ふっと下を見ればプリシスの小さな手が、ボーマンの白衣の裾を握りしめていた。

「プリシス。水くんでくるから。」
「や……。」
「プリシス。」
「いっちゃ…ヤダ。ここにいてよ〜。」
「プリシス。」
「こんな時じゃなきゃ…ぼーまんせんせ、ひとりじめできないんだもん。」

頬を真っ赤にさせて、額に玉のような汗を浮かべて。
半分な気そうな声でプリシスが言う。
一瞬、どきりとボーマンの心臓が跳ねた。
今まで病気の人は何度も見ていたけれど…。
ボーマンは困った様に笑うと、白衣を脱いでプリシスに押しつける。

「すぐ戻る!コレ抱いて待ってろ!」

プリシスの目尻から零れ落ちた涙を指で拭って、ボーマンは立ち上がった。

「ぼーまん…せんせ。」

耳に届く、消えそうな声。

とくん。

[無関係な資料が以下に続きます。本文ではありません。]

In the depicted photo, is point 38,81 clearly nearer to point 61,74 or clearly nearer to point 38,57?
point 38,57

とくん。とくん。

自分の心臓の音。

「嘘だろ…。」

今頃になって、腕が震えてきた。
さっきプリシスを抱き上げた時は何もおもわなかったのに。
今頃になって腕が熱く、震えてくる。

ボタンを止めた時に見えた、熱でほんのり色付いたプリシスの白い肌。
子供から大人への成長過程にある、独特の柔らかさ。

「どうかしてる。」

ぱしゃり。
洗面器に汲んだ水が、音を立てて跳ねた。








あとがき

裏1111HITぷちさんからのボープリ看病でしたv
よくわからなくただつらつらと長いだけのものになってしまいました…
ボーマンが倒れてプリシスが看病にしようと思っていたんですが
何故か気がついたら立場は逆転…
お薬を口移しで呑ませる筈がかわってるし。
グラフトさんはラクールまでいってます
グラフトがいなくなってからプリシスは倒れたので…グラフトさん悪くないです。